Please, from the entries below, transcribe exactly the lines that begin at the line with "video marketing para" and end at the line with "(tempi, luoghi e", without the pictures.
§ §
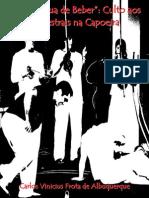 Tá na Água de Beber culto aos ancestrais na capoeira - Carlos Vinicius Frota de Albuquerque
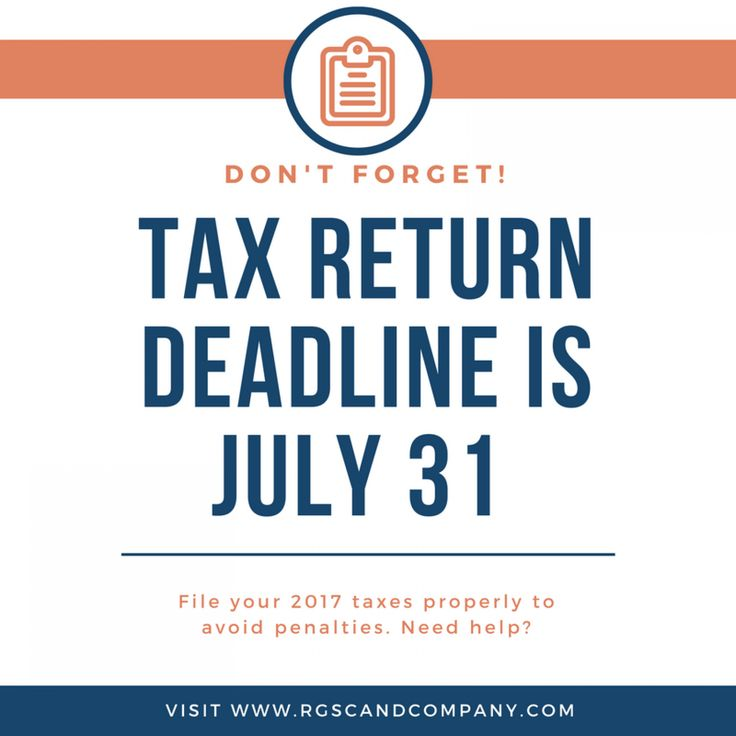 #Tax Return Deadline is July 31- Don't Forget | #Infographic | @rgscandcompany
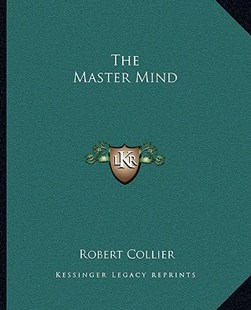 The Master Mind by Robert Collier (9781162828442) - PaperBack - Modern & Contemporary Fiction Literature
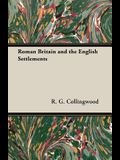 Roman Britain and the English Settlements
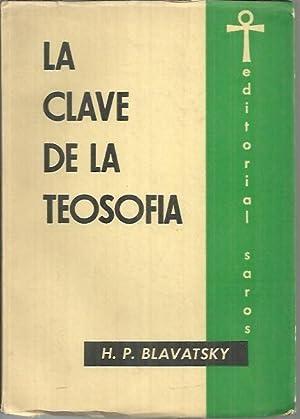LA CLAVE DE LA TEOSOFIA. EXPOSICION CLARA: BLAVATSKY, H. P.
§ §
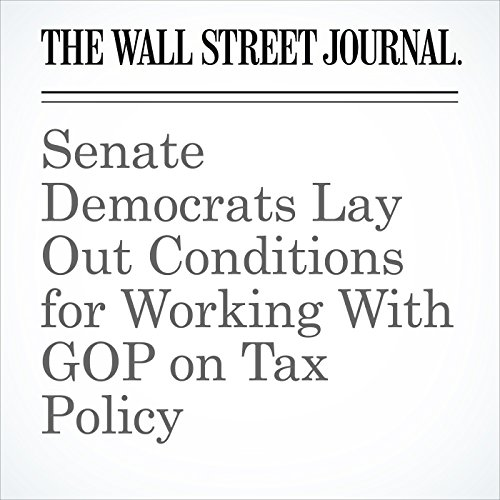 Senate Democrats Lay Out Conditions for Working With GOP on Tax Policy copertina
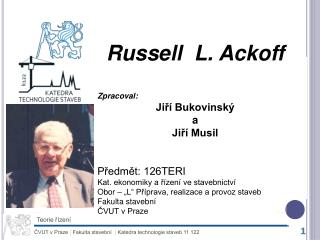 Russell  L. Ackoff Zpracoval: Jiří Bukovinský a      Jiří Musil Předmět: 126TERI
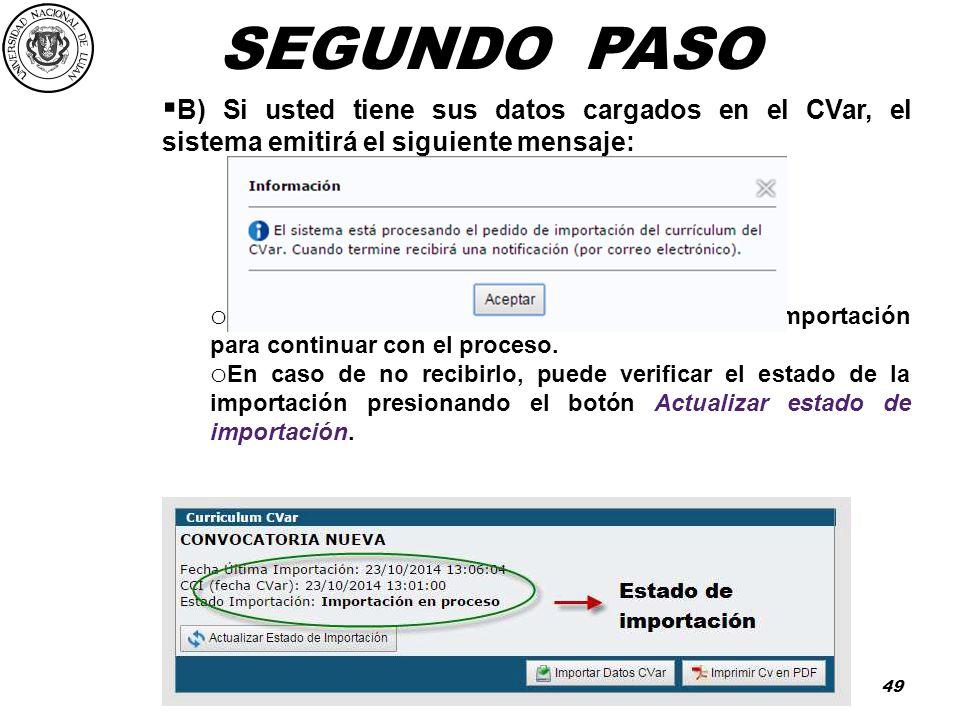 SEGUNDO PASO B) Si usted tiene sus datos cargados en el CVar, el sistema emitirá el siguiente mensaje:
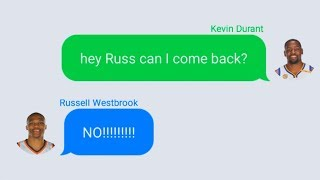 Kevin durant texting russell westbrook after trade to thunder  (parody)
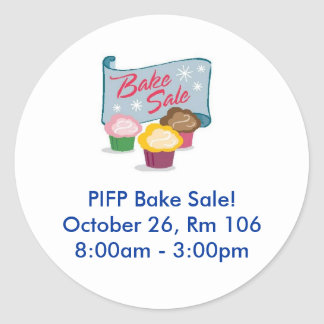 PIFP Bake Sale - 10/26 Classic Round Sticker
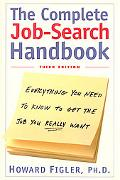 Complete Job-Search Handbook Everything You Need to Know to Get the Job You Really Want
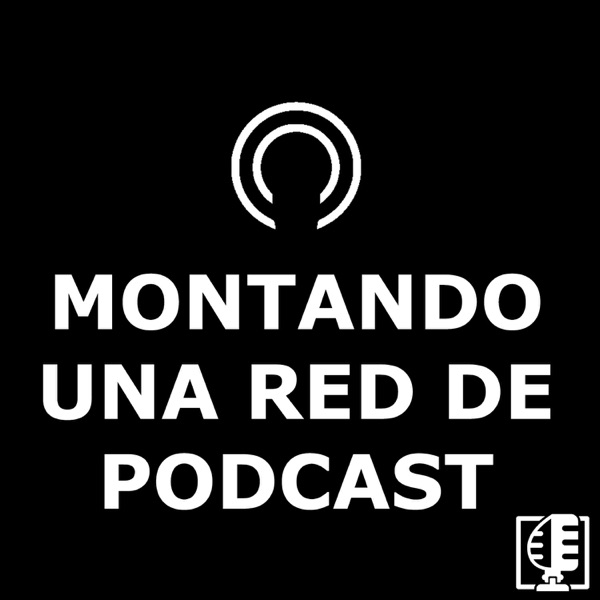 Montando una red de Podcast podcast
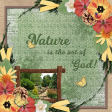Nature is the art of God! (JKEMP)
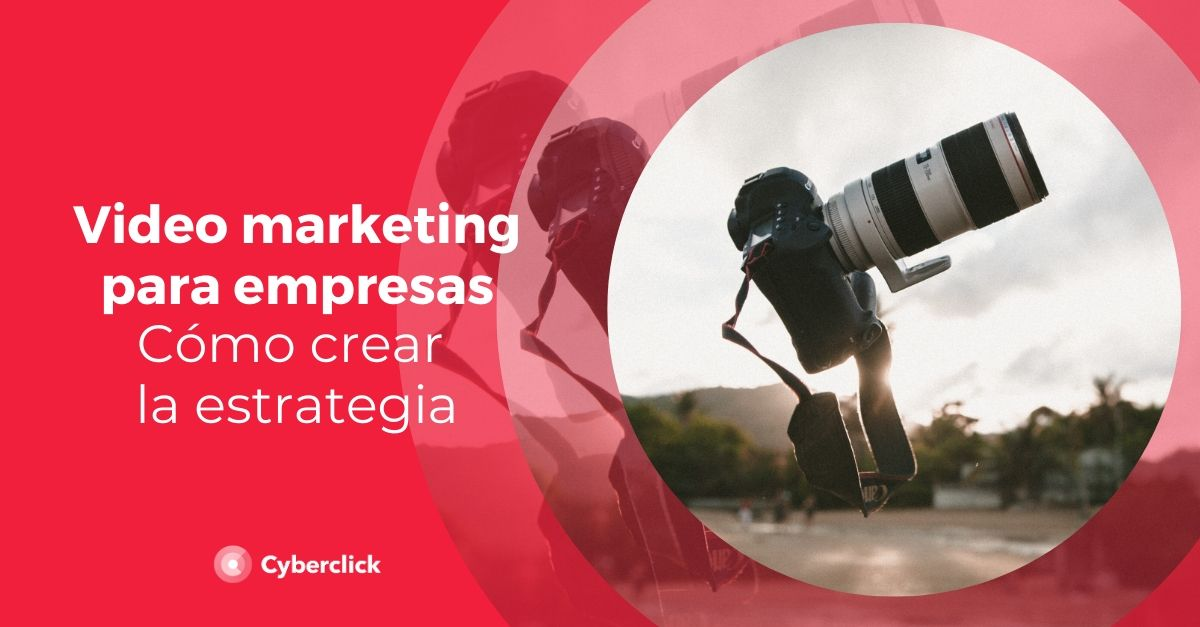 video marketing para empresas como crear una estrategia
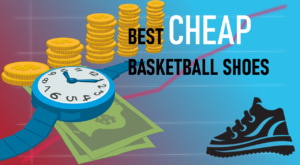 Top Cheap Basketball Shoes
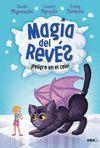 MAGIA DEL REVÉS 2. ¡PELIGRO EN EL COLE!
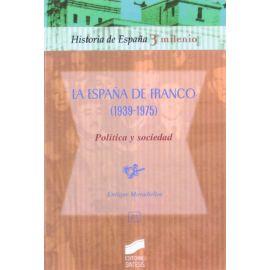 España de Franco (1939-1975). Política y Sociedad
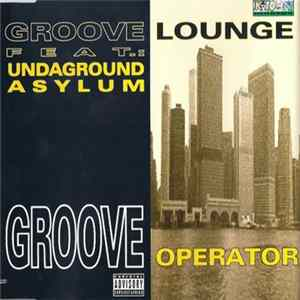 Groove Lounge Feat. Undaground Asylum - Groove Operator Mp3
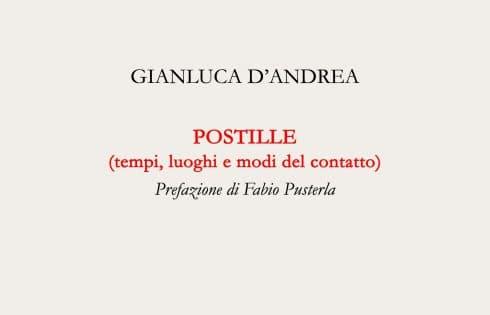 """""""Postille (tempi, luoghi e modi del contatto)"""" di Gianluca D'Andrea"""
§ §
→ **RESPONSE FOR THIS EXERCISE**:
 video marketing para empresas como crear una estrategia
 Top Cheap Basketball Shoes
 MAGIA DEL REVÉS 2. ¡PELIGRO EN EL COLE!
 España de Franco (1939-1975). Política y Sociedad
 Groove Lounge Feat. Undaground Asylum - Groove Operator Mp3
 """""""Postille (tempi, luoghi e modi del contatto)"""" di Gianluca D'Andrea"""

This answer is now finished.